## BLOK TEKS
========================

Membaca peluang Thorium dan Nuklir Sebagai Pembangkit Listrik Nasional

Baca Juga

MATA INDONESIA, JAKARTA – Muncul gagasan untuk menggunakan sumber pembangkit listrik dari nuklir dan thorium. Hal ini terdorong dari potensi kandungan thorium di Indonesia diperkirakan mencapai 210.000 – 270.000 ton, yang tersimpan di Bangka, Kalimantan Barat dan Sulawesi Barat.

Mantan Direktur Perencanaan dan Teknologi PT PLN Bambang Praptono mengatakan bahwa wacana ini tetap harus mejadi keputusan dari pemerintah.

Selain itu, hingga saat ini, belum satupun negara yang memanfaatkan bahan bakar thorium sebagai pembangkit listrik secara komersial. Menurutnya, pemanfaatan thorium sebagai bahan bakar pembangkit listrik membutuhkan waktu yang lama. Hanya beberapa negara seperti Cina dan India yang memanfaatkan thorium namun masih skala penelitian.

“Yang pasti nuklir adalah opsi terakhir karena cukup mahal,” ujarnya saat berkunjung ke kantor Mata Indonesia, Kamis, 18 Juni 2020.

Bambang mengatakan saat ini yang paling tepat adalah memakai batubara sebagai sumber energi pembangkit listrik. Meski demikian, penggunaan batubara sebagai pembangkit listrik pun sebenarnya tak lepas dari masalah karena dari negara-negara pendonor seperti Jepang sudah membatasi penggunaan batubara.

========================

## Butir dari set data
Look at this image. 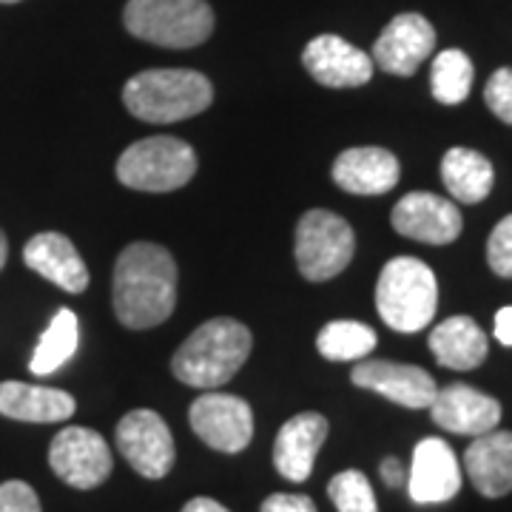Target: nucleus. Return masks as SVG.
Instances as JSON below:
<instances>
[{
	"label": "nucleus",
	"instance_id": "obj_1",
	"mask_svg": "<svg viewBox=\"0 0 512 512\" xmlns=\"http://www.w3.org/2000/svg\"><path fill=\"white\" fill-rule=\"evenodd\" d=\"M111 308L128 330L163 325L177 308V262L157 242H131L111 274Z\"/></svg>",
	"mask_w": 512,
	"mask_h": 512
},
{
	"label": "nucleus",
	"instance_id": "obj_2",
	"mask_svg": "<svg viewBox=\"0 0 512 512\" xmlns=\"http://www.w3.org/2000/svg\"><path fill=\"white\" fill-rule=\"evenodd\" d=\"M254 348L251 330L237 319L217 316L202 322L171 359V373L188 387L214 390L231 382Z\"/></svg>",
	"mask_w": 512,
	"mask_h": 512
},
{
	"label": "nucleus",
	"instance_id": "obj_3",
	"mask_svg": "<svg viewBox=\"0 0 512 512\" xmlns=\"http://www.w3.org/2000/svg\"><path fill=\"white\" fill-rule=\"evenodd\" d=\"M123 103L143 123H180L214 103V86L191 69H148L128 80Z\"/></svg>",
	"mask_w": 512,
	"mask_h": 512
},
{
	"label": "nucleus",
	"instance_id": "obj_4",
	"mask_svg": "<svg viewBox=\"0 0 512 512\" xmlns=\"http://www.w3.org/2000/svg\"><path fill=\"white\" fill-rule=\"evenodd\" d=\"M439 308V282L430 265L416 256L390 259L376 282V311L387 328L399 333L424 330Z\"/></svg>",
	"mask_w": 512,
	"mask_h": 512
},
{
	"label": "nucleus",
	"instance_id": "obj_5",
	"mask_svg": "<svg viewBox=\"0 0 512 512\" xmlns=\"http://www.w3.org/2000/svg\"><path fill=\"white\" fill-rule=\"evenodd\" d=\"M123 23L137 40L194 49L214 32V12L205 0H128Z\"/></svg>",
	"mask_w": 512,
	"mask_h": 512
},
{
	"label": "nucleus",
	"instance_id": "obj_6",
	"mask_svg": "<svg viewBox=\"0 0 512 512\" xmlns=\"http://www.w3.org/2000/svg\"><path fill=\"white\" fill-rule=\"evenodd\" d=\"M197 154L180 137H146L137 140L117 160V180L131 191L168 194L194 180Z\"/></svg>",
	"mask_w": 512,
	"mask_h": 512
},
{
	"label": "nucleus",
	"instance_id": "obj_7",
	"mask_svg": "<svg viewBox=\"0 0 512 512\" xmlns=\"http://www.w3.org/2000/svg\"><path fill=\"white\" fill-rule=\"evenodd\" d=\"M356 237L348 220L339 214L313 208L296 225V268L308 282H328L339 276L353 259Z\"/></svg>",
	"mask_w": 512,
	"mask_h": 512
},
{
	"label": "nucleus",
	"instance_id": "obj_8",
	"mask_svg": "<svg viewBox=\"0 0 512 512\" xmlns=\"http://www.w3.org/2000/svg\"><path fill=\"white\" fill-rule=\"evenodd\" d=\"M49 467L74 490H94L109 481L114 456L100 433L89 427H63L49 444Z\"/></svg>",
	"mask_w": 512,
	"mask_h": 512
},
{
	"label": "nucleus",
	"instance_id": "obj_9",
	"mask_svg": "<svg viewBox=\"0 0 512 512\" xmlns=\"http://www.w3.org/2000/svg\"><path fill=\"white\" fill-rule=\"evenodd\" d=\"M114 436H117L120 456L131 464L134 473H140L148 481H160L171 473L177 461V447L160 413L131 410L120 419Z\"/></svg>",
	"mask_w": 512,
	"mask_h": 512
},
{
	"label": "nucleus",
	"instance_id": "obj_10",
	"mask_svg": "<svg viewBox=\"0 0 512 512\" xmlns=\"http://www.w3.org/2000/svg\"><path fill=\"white\" fill-rule=\"evenodd\" d=\"M188 421L191 430L220 453H242L254 439V410L239 396L208 390L194 399Z\"/></svg>",
	"mask_w": 512,
	"mask_h": 512
},
{
	"label": "nucleus",
	"instance_id": "obj_11",
	"mask_svg": "<svg viewBox=\"0 0 512 512\" xmlns=\"http://www.w3.org/2000/svg\"><path fill=\"white\" fill-rule=\"evenodd\" d=\"M436 49V29L419 12L396 15L373 46V66L396 77H410Z\"/></svg>",
	"mask_w": 512,
	"mask_h": 512
},
{
	"label": "nucleus",
	"instance_id": "obj_12",
	"mask_svg": "<svg viewBox=\"0 0 512 512\" xmlns=\"http://www.w3.org/2000/svg\"><path fill=\"white\" fill-rule=\"evenodd\" d=\"M393 228L407 239H416L424 245H450L456 242L464 220L453 200H444L430 191H410L396 202L390 214Z\"/></svg>",
	"mask_w": 512,
	"mask_h": 512
},
{
	"label": "nucleus",
	"instance_id": "obj_13",
	"mask_svg": "<svg viewBox=\"0 0 512 512\" xmlns=\"http://www.w3.org/2000/svg\"><path fill=\"white\" fill-rule=\"evenodd\" d=\"M350 382L362 390L379 393L387 402L402 404L410 410L430 407L439 387L436 379L416 365H402V362H382V359H365L353 367Z\"/></svg>",
	"mask_w": 512,
	"mask_h": 512
},
{
	"label": "nucleus",
	"instance_id": "obj_14",
	"mask_svg": "<svg viewBox=\"0 0 512 512\" xmlns=\"http://www.w3.org/2000/svg\"><path fill=\"white\" fill-rule=\"evenodd\" d=\"M302 66L328 89H359L373 77V57L339 35L313 37L302 52Z\"/></svg>",
	"mask_w": 512,
	"mask_h": 512
},
{
	"label": "nucleus",
	"instance_id": "obj_15",
	"mask_svg": "<svg viewBox=\"0 0 512 512\" xmlns=\"http://www.w3.org/2000/svg\"><path fill=\"white\" fill-rule=\"evenodd\" d=\"M461 490V467L453 447L441 439H421L407 470V493L416 504H444Z\"/></svg>",
	"mask_w": 512,
	"mask_h": 512
},
{
	"label": "nucleus",
	"instance_id": "obj_16",
	"mask_svg": "<svg viewBox=\"0 0 512 512\" xmlns=\"http://www.w3.org/2000/svg\"><path fill=\"white\" fill-rule=\"evenodd\" d=\"M427 410L441 430L456 433V436H473V439L495 430L501 421L498 399L470 384H447L436 393V399Z\"/></svg>",
	"mask_w": 512,
	"mask_h": 512
},
{
	"label": "nucleus",
	"instance_id": "obj_17",
	"mask_svg": "<svg viewBox=\"0 0 512 512\" xmlns=\"http://www.w3.org/2000/svg\"><path fill=\"white\" fill-rule=\"evenodd\" d=\"M333 183L348 194L359 197H382L393 191L402 177V165L393 151L379 146L348 148L333 163Z\"/></svg>",
	"mask_w": 512,
	"mask_h": 512
},
{
	"label": "nucleus",
	"instance_id": "obj_18",
	"mask_svg": "<svg viewBox=\"0 0 512 512\" xmlns=\"http://www.w3.org/2000/svg\"><path fill=\"white\" fill-rule=\"evenodd\" d=\"M328 430V419L322 413H299L285 421L274 441L276 473L293 484L308 481L316 456L328 439Z\"/></svg>",
	"mask_w": 512,
	"mask_h": 512
},
{
	"label": "nucleus",
	"instance_id": "obj_19",
	"mask_svg": "<svg viewBox=\"0 0 512 512\" xmlns=\"http://www.w3.org/2000/svg\"><path fill=\"white\" fill-rule=\"evenodd\" d=\"M23 262L60 291L83 293L89 288V268L83 256L74 248L72 239L57 231H43L29 239L23 248Z\"/></svg>",
	"mask_w": 512,
	"mask_h": 512
},
{
	"label": "nucleus",
	"instance_id": "obj_20",
	"mask_svg": "<svg viewBox=\"0 0 512 512\" xmlns=\"http://www.w3.org/2000/svg\"><path fill=\"white\" fill-rule=\"evenodd\" d=\"M464 470L484 498H504L512 493V433L490 430L476 436L464 453Z\"/></svg>",
	"mask_w": 512,
	"mask_h": 512
},
{
	"label": "nucleus",
	"instance_id": "obj_21",
	"mask_svg": "<svg viewBox=\"0 0 512 512\" xmlns=\"http://www.w3.org/2000/svg\"><path fill=\"white\" fill-rule=\"evenodd\" d=\"M77 402L66 390L26 382H0V416L29 424H55L72 419Z\"/></svg>",
	"mask_w": 512,
	"mask_h": 512
},
{
	"label": "nucleus",
	"instance_id": "obj_22",
	"mask_svg": "<svg viewBox=\"0 0 512 512\" xmlns=\"http://www.w3.org/2000/svg\"><path fill=\"white\" fill-rule=\"evenodd\" d=\"M430 350L441 367L476 370L487 359V336L470 316H450L430 330Z\"/></svg>",
	"mask_w": 512,
	"mask_h": 512
},
{
	"label": "nucleus",
	"instance_id": "obj_23",
	"mask_svg": "<svg viewBox=\"0 0 512 512\" xmlns=\"http://www.w3.org/2000/svg\"><path fill=\"white\" fill-rule=\"evenodd\" d=\"M441 180L447 185V191L453 194V200L464 205H476L487 200L495 183L493 163L478 154L473 148L456 146L450 148L441 160Z\"/></svg>",
	"mask_w": 512,
	"mask_h": 512
},
{
	"label": "nucleus",
	"instance_id": "obj_24",
	"mask_svg": "<svg viewBox=\"0 0 512 512\" xmlns=\"http://www.w3.org/2000/svg\"><path fill=\"white\" fill-rule=\"evenodd\" d=\"M77 342H80L77 313L69 311V308H60L55 313V319L49 322V328L43 330L35 353H32L29 370L35 376H52L77 353Z\"/></svg>",
	"mask_w": 512,
	"mask_h": 512
},
{
	"label": "nucleus",
	"instance_id": "obj_25",
	"mask_svg": "<svg viewBox=\"0 0 512 512\" xmlns=\"http://www.w3.org/2000/svg\"><path fill=\"white\" fill-rule=\"evenodd\" d=\"M376 342V330L353 319L328 322L316 336V348L328 362H362L367 353L376 350Z\"/></svg>",
	"mask_w": 512,
	"mask_h": 512
},
{
	"label": "nucleus",
	"instance_id": "obj_26",
	"mask_svg": "<svg viewBox=\"0 0 512 512\" xmlns=\"http://www.w3.org/2000/svg\"><path fill=\"white\" fill-rule=\"evenodd\" d=\"M473 60L464 55L461 49H447L441 55L433 57V69H430V92L444 106H458L470 97L473 89Z\"/></svg>",
	"mask_w": 512,
	"mask_h": 512
},
{
	"label": "nucleus",
	"instance_id": "obj_27",
	"mask_svg": "<svg viewBox=\"0 0 512 512\" xmlns=\"http://www.w3.org/2000/svg\"><path fill=\"white\" fill-rule=\"evenodd\" d=\"M328 495L336 512H379L376 493H373L365 473H359V470H345V473L330 478Z\"/></svg>",
	"mask_w": 512,
	"mask_h": 512
},
{
	"label": "nucleus",
	"instance_id": "obj_28",
	"mask_svg": "<svg viewBox=\"0 0 512 512\" xmlns=\"http://www.w3.org/2000/svg\"><path fill=\"white\" fill-rule=\"evenodd\" d=\"M487 262L493 274L512 279V214L498 222L487 239Z\"/></svg>",
	"mask_w": 512,
	"mask_h": 512
},
{
	"label": "nucleus",
	"instance_id": "obj_29",
	"mask_svg": "<svg viewBox=\"0 0 512 512\" xmlns=\"http://www.w3.org/2000/svg\"><path fill=\"white\" fill-rule=\"evenodd\" d=\"M484 103L501 123L512 126V69H498L484 86Z\"/></svg>",
	"mask_w": 512,
	"mask_h": 512
},
{
	"label": "nucleus",
	"instance_id": "obj_30",
	"mask_svg": "<svg viewBox=\"0 0 512 512\" xmlns=\"http://www.w3.org/2000/svg\"><path fill=\"white\" fill-rule=\"evenodd\" d=\"M0 512H43L40 498L26 481H3L0 484Z\"/></svg>",
	"mask_w": 512,
	"mask_h": 512
},
{
	"label": "nucleus",
	"instance_id": "obj_31",
	"mask_svg": "<svg viewBox=\"0 0 512 512\" xmlns=\"http://www.w3.org/2000/svg\"><path fill=\"white\" fill-rule=\"evenodd\" d=\"M259 512H316L311 495L299 493H274L262 501Z\"/></svg>",
	"mask_w": 512,
	"mask_h": 512
},
{
	"label": "nucleus",
	"instance_id": "obj_32",
	"mask_svg": "<svg viewBox=\"0 0 512 512\" xmlns=\"http://www.w3.org/2000/svg\"><path fill=\"white\" fill-rule=\"evenodd\" d=\"M379 473H382V481L390 487V490H399L407 484V470H404V464L399 458H384L382 467H379Z\"/></svg>",
	"mask_w": 512,
	"mask_h": 512
},
{
	"label": "nucleus",
	"instance_id": "obj_33",
	"mask_svg": "<svg viewBox=\"0 0 512 512\" xmlns=\"http://www.w3.org/2000/svg\"><path fill=\"white\" fill-rule=\"evenodd\" d=\"M495 339L504 345V348H512V305L501 308L495 313Z\"/></svg>",
	"mask_w": 512,
	"mask_h": 512
},
{
	"label": "nucleus",
	"instance_id": "obj_34",
	"mask_svg": "<svg viewBox=\"0 0 512 512\" xmlns=\"http://www.w3.org/2000/svg\"><path fill=\"white\" fill-rule=\"evenodd\" d=\"M183 512H231V510H228V507H222L220 501H214V498H205V495H200V498H191V501L183 507Z\"/></svg>",
	"mask_w": 512,
	"mask_h": 512
},
{
	"label": "nucleus",
	"instance_id": "obj_35",
	"mask_svg": "<svg viewBox=\"0 0 512 512\" xmlns=\"http://www.w3.org/2000/svg\"><path fill=\"white\" fill-rule=\"evenodd\" d=\"M6 259H9V242H6V234L0 231V271L6 265Z\"/></svg>",
	"mask_w": 512,
	"mask_h": 512
},
{
	"label": "nucleus",
	"instance_id": "obj_36",
	"mask_svg": "<svg viewBox=\"0 0 512 512\" xmlns=\"http://www.w3.org/2000/svg\"><path fill=\"white\" fill-rule=\"evenodd\" d=\"M0 3H20V0H0Z\"/></svg>",
	"mask_w": 512,
	"mask_h": 512
}]
</instances>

========================

## TUGAS YANG DIBERIKAN
**a)** Berdasarkan teks tentang thorium dan nuklir, berapa perkiraan kandungan thorium di Indonesia?
**b)** Salin tanpa perubahan bagian teks tentang thorium dan nuklir yang terletak antara "Selain itu, hingga" dan "18 Juni 2020.", termasuk kedua bagian tersebut.

## JAWABAN PER TUGAS
**a)** Kandungan thorium di Indonesia diperkirakan mencapai 210.000 – 270.000 ton.

**b)**
Selain itu, hingga saat ini, belum satupun negara yang memanfaatkan bahan bakar thorium sebagai pembangkit listrik secara komersial. Menurutnya, pemanfaatan thorium sebagai bahan bakar pembangkit listrik membutuhkan waktu yang lama. Hanya beberapa negara seperti Cina dan India yang memanfaatkan thorium namun masih skala penelitian.

“Yang pasti nuklir adalah opsi terakhir karena cukup mahal,” ujarnya saat berkunjung ke kantor Mata Indonesia, Kamis, 18 Juni 2020.